## WHAT IS BEING ASKED
Every entry needs to be duplicated exactly.

BEGIN DATA FOR PROCESSING

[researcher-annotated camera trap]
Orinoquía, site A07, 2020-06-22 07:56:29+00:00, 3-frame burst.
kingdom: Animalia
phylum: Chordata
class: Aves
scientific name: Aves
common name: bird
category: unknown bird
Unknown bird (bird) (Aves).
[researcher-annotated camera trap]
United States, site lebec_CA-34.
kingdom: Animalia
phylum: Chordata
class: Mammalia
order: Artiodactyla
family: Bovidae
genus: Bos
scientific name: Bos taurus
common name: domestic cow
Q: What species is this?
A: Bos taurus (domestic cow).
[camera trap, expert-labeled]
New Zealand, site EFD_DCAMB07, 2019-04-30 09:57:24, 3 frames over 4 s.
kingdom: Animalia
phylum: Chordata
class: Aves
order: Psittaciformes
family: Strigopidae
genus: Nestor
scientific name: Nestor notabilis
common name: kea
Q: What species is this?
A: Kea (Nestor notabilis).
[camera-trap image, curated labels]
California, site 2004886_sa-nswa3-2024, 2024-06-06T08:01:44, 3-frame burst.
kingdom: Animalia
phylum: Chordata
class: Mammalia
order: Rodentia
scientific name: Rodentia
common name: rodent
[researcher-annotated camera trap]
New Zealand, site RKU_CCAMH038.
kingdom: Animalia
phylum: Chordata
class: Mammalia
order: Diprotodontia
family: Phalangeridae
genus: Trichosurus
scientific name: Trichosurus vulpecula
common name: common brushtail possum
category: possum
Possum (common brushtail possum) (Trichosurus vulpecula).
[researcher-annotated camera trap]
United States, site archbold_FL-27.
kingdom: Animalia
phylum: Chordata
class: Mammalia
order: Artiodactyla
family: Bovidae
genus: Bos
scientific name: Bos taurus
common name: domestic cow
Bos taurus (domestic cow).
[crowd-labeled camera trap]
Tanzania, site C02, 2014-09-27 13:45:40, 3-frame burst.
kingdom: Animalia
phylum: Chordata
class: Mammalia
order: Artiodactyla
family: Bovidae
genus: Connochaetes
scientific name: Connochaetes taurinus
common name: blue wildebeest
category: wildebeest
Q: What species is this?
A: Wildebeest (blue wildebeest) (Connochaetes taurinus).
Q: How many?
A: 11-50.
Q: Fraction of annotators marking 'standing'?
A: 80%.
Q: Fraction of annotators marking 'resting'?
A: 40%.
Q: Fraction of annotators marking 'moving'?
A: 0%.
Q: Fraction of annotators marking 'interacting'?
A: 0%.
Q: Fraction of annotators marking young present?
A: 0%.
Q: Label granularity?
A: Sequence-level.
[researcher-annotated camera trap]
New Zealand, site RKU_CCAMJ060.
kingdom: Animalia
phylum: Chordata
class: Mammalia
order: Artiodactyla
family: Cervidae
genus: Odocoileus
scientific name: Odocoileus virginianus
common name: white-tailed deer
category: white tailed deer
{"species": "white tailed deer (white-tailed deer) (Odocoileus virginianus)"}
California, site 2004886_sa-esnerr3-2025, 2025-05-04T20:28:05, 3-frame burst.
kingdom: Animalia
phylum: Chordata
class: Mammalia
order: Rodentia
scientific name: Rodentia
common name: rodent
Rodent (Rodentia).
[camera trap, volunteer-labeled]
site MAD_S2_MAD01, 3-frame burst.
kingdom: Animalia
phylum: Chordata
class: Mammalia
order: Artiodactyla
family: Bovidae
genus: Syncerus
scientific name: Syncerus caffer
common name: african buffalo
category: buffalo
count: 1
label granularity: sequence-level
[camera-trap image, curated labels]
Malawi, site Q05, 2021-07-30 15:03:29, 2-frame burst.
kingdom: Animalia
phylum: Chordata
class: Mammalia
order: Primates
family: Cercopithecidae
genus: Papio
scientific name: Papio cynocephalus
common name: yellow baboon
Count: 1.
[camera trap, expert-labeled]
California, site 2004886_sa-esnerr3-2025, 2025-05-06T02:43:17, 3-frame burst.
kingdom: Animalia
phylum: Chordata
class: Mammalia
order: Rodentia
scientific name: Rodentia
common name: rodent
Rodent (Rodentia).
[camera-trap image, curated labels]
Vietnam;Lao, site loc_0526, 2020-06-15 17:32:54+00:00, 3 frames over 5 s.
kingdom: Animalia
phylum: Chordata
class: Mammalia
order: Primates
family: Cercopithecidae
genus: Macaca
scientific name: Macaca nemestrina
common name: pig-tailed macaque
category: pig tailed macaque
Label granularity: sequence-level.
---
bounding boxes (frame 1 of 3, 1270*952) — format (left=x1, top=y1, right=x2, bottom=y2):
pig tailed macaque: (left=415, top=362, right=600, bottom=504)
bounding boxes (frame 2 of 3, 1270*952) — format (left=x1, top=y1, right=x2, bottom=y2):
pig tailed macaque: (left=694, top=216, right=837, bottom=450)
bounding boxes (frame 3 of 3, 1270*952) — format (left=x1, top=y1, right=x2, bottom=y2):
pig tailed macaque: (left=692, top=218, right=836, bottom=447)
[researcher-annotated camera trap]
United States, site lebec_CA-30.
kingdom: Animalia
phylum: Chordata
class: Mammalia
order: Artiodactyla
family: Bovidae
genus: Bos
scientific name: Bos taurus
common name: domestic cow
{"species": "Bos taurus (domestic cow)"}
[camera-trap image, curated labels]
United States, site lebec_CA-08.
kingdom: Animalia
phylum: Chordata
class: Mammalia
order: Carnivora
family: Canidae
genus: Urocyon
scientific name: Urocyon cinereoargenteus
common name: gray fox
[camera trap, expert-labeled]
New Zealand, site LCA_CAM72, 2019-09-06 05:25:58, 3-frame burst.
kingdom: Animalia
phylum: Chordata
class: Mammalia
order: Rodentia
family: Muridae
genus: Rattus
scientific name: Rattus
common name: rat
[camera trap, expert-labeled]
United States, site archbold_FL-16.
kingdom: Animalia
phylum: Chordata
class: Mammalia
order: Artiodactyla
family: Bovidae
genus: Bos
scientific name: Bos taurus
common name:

END DATA FOR PROCESSING

## REPLY
[researcher-annotated camera trap]
Orinoquía, site A07, 2020-06-22 07:56:29+00:00, 3-frame burst.
kingdom: Animalia
phylum: Chordata
class: Aves
scientific name: Aves
common name: bird
category: unknown bird
Unknown bird (bird) (Aves).
[researcher-annotated camera trap]
United States, site lebec_CA-34.
kingdom: Animalia
phylum: Chordata
class: Mammalia
order: Artiodactyla
family: Bovidae
genus: Bos
scientific name: Bos taurus
common name: domestic cow
Q: What species is this?
A: Bos taurus (domestic cow).
[camera trap, expert-labeled]
New Zealand, site EFD_DCAMB07, 2019-04-30 09:57:24, 3 frames over 4 s.
kingdom: Animalia
phylum: Chordata
class: Aves
order: Psittaciformes
family: Strigopidae
genus: Nestor
scientific name: Nestor notabilis
common name: kea
Q: What species is this?
A: Kea (Nestor notabilis).
[camera-trap image, curated labels]
California, site 2004886_sa-nswa3-2024, 2024-06-06T08:01:44, 3-frame burst.
kingdom: Animalia
phylum: Chordata
class: Mammalia
order: Rodentia
scientific name: Rodentia
common name: rodent
[researcher-annotated camera trap]
New Zealand, site RKU_CCAMH038.
kingdom: Animalia
phylum: Chordata
class: Mammalia
order: Diprotodontia
family: Phalangeridae
genus: Trichosurus
scientific name: Trichosurus vulpecula
common name: common brushtail possum
category: possum
Possum (common brushtail possum) (Trichosurus vulpecula).
[researcher-annotated camera trap]
United States, site archbold_FL-27.
kingdom: Animalia
phylum: Chordata
class: Mammalia
order: Artiodactyla
family: Bovidae
genus: Bos
scientific name: Bos taurus
common name: domestic cow
Bos taurus (domestic cow).
[crowd-labeled camera trap]
Tanzania, site C02, 2014-09-27 13:45:40, 3-frame burst.
kingdom: Animalia
phylum: Chordata
class: Mammalia
order: Artiodactyla
family: Bovidae
genus: Connochaetes
scientific name: Connochaetes taurinus
common name: blue wildebeest
category: wildebeest
Q: What species is this?
A: Wildebeest (blue wildebeest) (Connochaetes taurinus).
Q: How many?
A: 11-50.
Q: Fraction of annotators marking 'standing'?
A: 80%.
Q: Fraction of annotators marking 'resting'?
A: 40%.
Q: Fraction of annotators marking 'moving'?
A: 0%.
Q: Fraction of annotators marking 'interacting'?
A: 0%.
Q: Fraction of annotators marking young present?
A: 0%.
Q: Label granularity?
A: Sequence-level.
[researcher-annotated camera trap]
New Zealand, site RKU_CCAMJ060.
kingdom: Animalia
phylum: Chordata
class: Mammalia
order: Artiodactyla
family: Cervidae
genus: Odocoileus
scientific name: Odocoileus virginianus
common name: white-tailed deer
category: white tailed deer
{"species": "white tailed deer (white-tailed deer) (Odocoileus virginianus)"}
California, site 2004886_sa-esnerr3-2025, 2025-05-04T20:28:05, 3-frame burst.
kingdom: Animalia
phylum: Chordata
class: Mammalia
order: Rodentia
scientific name: Rodentia
common name: rodent
Rodent (Rodentia).
[camera trap, volunteer-labeled]
site MAD_S2_MAD01, 3-frame burst.
kingdom: Animalia
phylum: Chordata
class: Mammalia
order: Artiodactyla
family: Bovidae
genus: Syncerus
scientific name: Syncerus caffer
common name: african buffalo
category: buffalo
count: 1
label granularity: sequence-level
[camera-trap image, curated labels]
Malawi, site Q05, 2021-07-30 15:03:29, 2-frame burst.
kingdom: Animalia
phylum: Chordata
class: Mammalia
order: Primates
family: Cercopithecidae
genus: Papio
scientific name: Papio cynocephalus
common name: yellow baboon
Count: 1.
[camera trap, expert-labeled]
California, site 2004886_sa-esnerr3-2025, 2025-05-06T02:43:17, 3-frame burst.
kingdom: Animalia
phylum: Chordata
class: Mammalia
order: Rodentia
scientific name: Rodentia
common name: rodent
Rodent (Rodentia).
[camera-trap image, curated labels]
Vietnam;Lao, site loc_0526, 2020-06-15 17:32:54+00:00, 3 frames over 5 s.
kingdom: Animalia
phylum: Chordata
class: Mammalia
order: Primates
family: Cercopithecidae
genus: Macaca
scientific name: Macaca nemestrina
common name: pig-tailed macaque
category: pig tailed macaque
Label granularity: sequence-level.
---
bounding boxes (frame 1 of 3, 1270*952) — format (left=x1, top=y1, right=x2, bottom=y2):
pig tailed macaque: (left=415, top=362, right=600, bottom=504)
bounding boxes (frame 2 of 3, 1270*952) — format (left=x1, top=y1, right=x2, bottom=y2):
pig tailed macaque: (left=694, top=216, right=837, bottom=450)
bounding boxes (frame 3 of 3, 1270*952) — format (left=x1, top=y1, right=x2, bottom=y2):
pig tailed macaque: (left=692, top=218, right=836, bottom=447)
[researcher-annotated camera trap]
United States, site lebec_CA-30.
kingdom: Animalia
phylum: Chordata
class: Mammalia
order: Artiodactyla
family: Bovidae
genus: Bos
scientific name: Bos taurus
common name: domestic cow
{"species": "Bos taurus (domestic cow)"}
[camera-trap image, curated labels]
United States, site lebec_CA-08.
kingdom: Animalia
phylum: Chordata
class: Mammalia
order: Carnivora
family: Canidae
genus: Urocyon
scientific name: Urocyon cinereoargenteus
common name: gray fox
[camera trap, expert-labeled]
New Zealand, site LCA_CAM72, 2019-09-06 05:25:58, 3-frame burst.
kingdom: Animalia
phylum: Chordata
class: Mammalia
order: Rodentia
family: Muridae
genus: Rattus
scientific name: Rattus
common name: rat
[camera trap, expert-labeled]
United States, site archbold_FL-16.
kingdom: Animalia
phylum: Chordata
class: Mammalia
order: Artiodactyla
family: Bovidae
genus: Bos
scientific name: Bos taurus
common name:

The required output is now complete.